Record list ->
%%

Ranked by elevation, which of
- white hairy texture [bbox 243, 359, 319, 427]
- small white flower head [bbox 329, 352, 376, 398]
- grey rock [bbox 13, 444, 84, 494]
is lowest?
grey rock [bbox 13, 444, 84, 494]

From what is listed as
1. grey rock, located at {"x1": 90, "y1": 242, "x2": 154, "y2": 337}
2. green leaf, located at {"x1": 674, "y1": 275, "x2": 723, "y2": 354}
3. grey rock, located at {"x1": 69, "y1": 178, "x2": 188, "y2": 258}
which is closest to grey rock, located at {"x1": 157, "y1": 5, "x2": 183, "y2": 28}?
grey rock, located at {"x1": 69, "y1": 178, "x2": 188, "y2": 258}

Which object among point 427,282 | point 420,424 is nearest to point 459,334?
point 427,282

%%

Please reproduce all of the entries exactly as they stand.

Task solution ->
Ranked by elevation, which of
- white hairy texture [bbox 243, 359, 319, 427]
- small white flower head [bbox 329, 352, 376, 398]
- grey rock [bbox 13, 444, 84, 494]
is lowest?
grey rock [bbox 13, 444, 84, 494]

From what is listed as
1. grey rock, located at {"x1": 90, "y1": 242, "x2": 154, "y2": 337}
2. green leaf, located at {"x1": 674, "y1": 275, "x2": 723, "y2": 354}
3. grey rock, located at {"x1": 69, "y1": 178, "x2": 188, "y2": 258}
which is closest to grey rock, located at {"x1": 157, "y1": 5, "x2": 183, "y2": 28}?
grey rock, located at {"x1": 69, "y1": 178, "x2": 188, "y2": 258}

Which object among point 427,282 | point 420,424 is nearest to point 459,334?
point 427,282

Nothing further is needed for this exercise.